At the time I left my job at an NSF center, my salary was covered by six different funding sources at levels ranging from 0.05 to 0.30 FTEs.  Although this officially meant that I was only 30% committed to directly supporting the operation of one of our NSF supercomputers, the reality was that I (and many of my colleagues) simply had to put in more than 100% of my time into the job.  This is a very high-risk way to operate because committed individuals get noticed and almost invariably receive offers of stable salaries elsewhere.  Retaining talent is extremely difficult when you have the least to offer, and the current NSF funding structure makes it very difficult for centers to do much more than continually hire entry-level people to replace the rising stars who find greener pastures.

Restoring reliable, core funding to the NSF centers would allow them to re-establish a strong foundation that can be an anchor point for other sites wishing to participate in XD.  This will effectively cut off some of the current sites operating Track 2 machines, but frankly, the NSF has spread its HPC resources over too many sites at present and is diluting its investments in people and infrastructure.  The basis for issuing this core funding could follow a pattern similar to that of XD where long-term (10-year) funding is provisioned with a critical 5-year review.

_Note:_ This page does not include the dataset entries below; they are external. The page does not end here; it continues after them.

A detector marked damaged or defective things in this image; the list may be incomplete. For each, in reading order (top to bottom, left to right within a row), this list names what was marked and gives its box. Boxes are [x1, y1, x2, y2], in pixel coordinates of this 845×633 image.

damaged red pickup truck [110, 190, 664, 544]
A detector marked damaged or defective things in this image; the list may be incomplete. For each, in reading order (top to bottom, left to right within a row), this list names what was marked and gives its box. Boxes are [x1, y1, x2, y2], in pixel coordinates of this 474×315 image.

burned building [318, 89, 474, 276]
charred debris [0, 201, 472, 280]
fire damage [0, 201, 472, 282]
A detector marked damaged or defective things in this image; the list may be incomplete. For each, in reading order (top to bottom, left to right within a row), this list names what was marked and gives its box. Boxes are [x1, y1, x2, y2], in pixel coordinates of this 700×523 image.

If the NSF cannot find a way to re-establish reliable funding, it needs to accept defeat and stop trying to provide advanced cyberinfrastructure.  The current method of only funding centers indirectly through HPC acquisitions and associated operations costs is unsustainable for two reasons:
  • The length of these Track 2 awards (typically 3 years of operations) makes future planning impossible.  Thus, this current approach forces centers to follow high-risk and inadequately planned roadmaps.
  • All of the costs associated with maintaining world-class expertise and facilities have to come from someone else's coffers.  Competitive proposals for HPC acquisitions simply cannot afford to request budgets that include strong education, training, and outreach programs, so these efforts wind up suffering.

9. How NSF might best set overall strategy for advanced computing-related activities and investments as well as the relative merits of both formal, top-down coordination and enhanced, bottom-up process.

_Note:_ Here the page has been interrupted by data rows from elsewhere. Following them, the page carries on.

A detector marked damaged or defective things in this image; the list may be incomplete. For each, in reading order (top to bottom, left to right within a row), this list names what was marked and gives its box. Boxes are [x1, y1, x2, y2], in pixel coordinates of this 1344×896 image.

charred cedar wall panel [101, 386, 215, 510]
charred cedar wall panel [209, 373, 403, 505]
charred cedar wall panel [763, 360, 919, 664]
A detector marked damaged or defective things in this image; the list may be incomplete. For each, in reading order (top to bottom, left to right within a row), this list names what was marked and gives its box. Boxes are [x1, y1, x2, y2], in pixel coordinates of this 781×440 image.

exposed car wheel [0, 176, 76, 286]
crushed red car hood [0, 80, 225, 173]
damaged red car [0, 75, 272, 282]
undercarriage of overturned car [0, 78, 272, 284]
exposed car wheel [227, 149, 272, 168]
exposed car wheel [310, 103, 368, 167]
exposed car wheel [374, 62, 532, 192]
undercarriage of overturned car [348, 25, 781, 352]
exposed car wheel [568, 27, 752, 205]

Regarding the top-down coordination, the NSF should drop the Track 2 program's current solicitation model where proposers must have a vendor partner to get in the door.  This is unnecessarily restrictive and fosters an unhealthy ecosystem where vendors and NSF centers are both scrambling to pair up, resulting in high-risk proposals.  Consider the implications:
  1. Vendors are forced to make promises that they may not be able to fulfill (e.g., Track 2C and Blue Waters).  Given these two (of nine) solicitations resulted in substantial wastes of time and money (over 20% vendor failure rate!), I find it shocking that the NSF continues to operate this way.
  2. NSF centers are only capable of choosing the subset of vendors who are willing to play ball with them, resulting in a high risk of sub-optimal pricing and configurations for the end users of the system.

I would recommend a model, similar to many European nations', where a solicitation is issued for a vendor-neutral proposal to deploy and support a program that is built around a resource.  A winning proposal is selected based on not only the system features, its architecture, and the science it will support, but the plan for training, education, collaboration, and outreach as well.  Following this award, the bidding process for a specific hardware solution begins.

This addresses the two high-risk processes mentioned above and simultaneously eliminates the current qualification in Track 2 solicitations that no external funding can be included in the proposal.  By leaving the capital expenses out of the selection process, the NSF stands to get the best deal from all vendors and other external entities independent of the winning institution.

Bottom-up coordination is much more labor-intensive because it requires highly motivated people at the grassroots to participate.  Given the NSF's current inability to provide stable funding for highly qualified technical staff, I cannot envision how this would actually come together.